§ Work instructions:
Answer these from the article below on Spain's state of alarm:
1. Starting on what date could the state of alarm be lifted?
2. How many votes were cast against the extension?
3. What kind of confinement can the autonomous community presidents not apply?

§ Document passage:
-- Opening Marker --
The situation of the Covid second wave in Spain is worrying. But nevertheless, the extension of the proposed state of alarm, of up to six months, was vigorously debated by the opposition. Finally, though, the imperative of the pandemic carried the vote with ease and, with a few tweaks, prime minister Pedro Sánchez managed to extend the country's exceptional legal status, necessary for the imposition of many Covid restrictions. While the time frame of six months remains, the door has been opened to lift it at four months, starting on March 9th. It will be then when the conference of autonomous presidents will review its validity based on the epidemiological situation. Sánchez will be required to make a parliamentary defence of the measures every two months, and health minster Illa, on a monthly basis.
So in the end, it was arithmetically straightforward. The final score: 194 votes in favour, 53 against and 99 abstentions. The abstention by the opposition PP flattened the path. Catalan parties Junts per Catalunya and the CUP, along with Basque group EH Bildu also abstained. For their part, the other pro-independence Catalan parties present, ERC and PDeCAT, as well as the Basque Nationalists PNB and rightists Ciudadanos voted in favour. The only votes against were from Vox and the solitary member of Fórum Asturias.
Under Spanish law, the state of alarm is a legal framework for an exceptional period, but the specific measures it contains depend on what is included when it is voted in. This is a very different state of alarm from that of the spring, less centralised and more limited in terms of its powers to restrict mobility. The autonomous community presidents can impose night curfews and even perimeter confinements in all or part of their territory, as most autonomous communities have already done. On the other hand, they cannot apply stay-at-home confinements - something the Catalan government has been considering and which France put back into practice yesterday.
-- Closing Marker --
§ Records:
-- Opening Marker --
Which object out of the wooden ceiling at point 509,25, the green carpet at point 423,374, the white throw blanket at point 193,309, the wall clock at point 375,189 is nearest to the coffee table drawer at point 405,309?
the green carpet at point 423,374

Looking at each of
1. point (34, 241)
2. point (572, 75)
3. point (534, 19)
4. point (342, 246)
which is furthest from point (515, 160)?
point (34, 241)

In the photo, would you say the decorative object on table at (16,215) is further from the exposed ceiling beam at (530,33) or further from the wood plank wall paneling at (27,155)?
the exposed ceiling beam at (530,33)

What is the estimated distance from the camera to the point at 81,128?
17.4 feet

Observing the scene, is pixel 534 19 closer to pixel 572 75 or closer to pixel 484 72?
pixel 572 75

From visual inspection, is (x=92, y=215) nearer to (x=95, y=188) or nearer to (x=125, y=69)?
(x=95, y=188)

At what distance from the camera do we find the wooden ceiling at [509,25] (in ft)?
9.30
-- Closing Marker --
§ Answer to this task:
1. March 9th
2. 53
3. Stay-at-home confinements